*Short exercise*:
The records that follow are to be repeated exactly, with the pictures removed.

[Data entries]
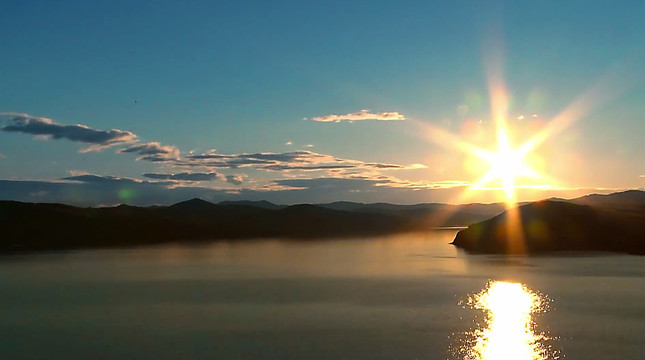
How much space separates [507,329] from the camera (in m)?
36.6

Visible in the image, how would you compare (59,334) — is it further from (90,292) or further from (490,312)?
(490,312)

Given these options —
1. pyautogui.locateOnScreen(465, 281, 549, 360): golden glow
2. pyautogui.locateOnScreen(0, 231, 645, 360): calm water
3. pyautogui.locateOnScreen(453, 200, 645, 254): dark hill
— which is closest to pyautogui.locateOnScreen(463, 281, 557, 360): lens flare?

*Task result*:
How much space separates [507,329] from the camera (in m)?
36.6

Visible in the image, how would you compare (59,334) — is it further from (90,292) or further from (490,312)?
(490,312)

Given these options —
1. pyautogui.locateOnScreen(465, 281, 549, 360): golden glow
2. pyautogui.locateOnScreen(0, 231, 645, 360): calm water
3. pyautogui.locateOnScreen(453, 200, 645, 254): dark hill
— which is closest to pyautogui.locateOnScreen(463, 281, 557, 360): lens flare?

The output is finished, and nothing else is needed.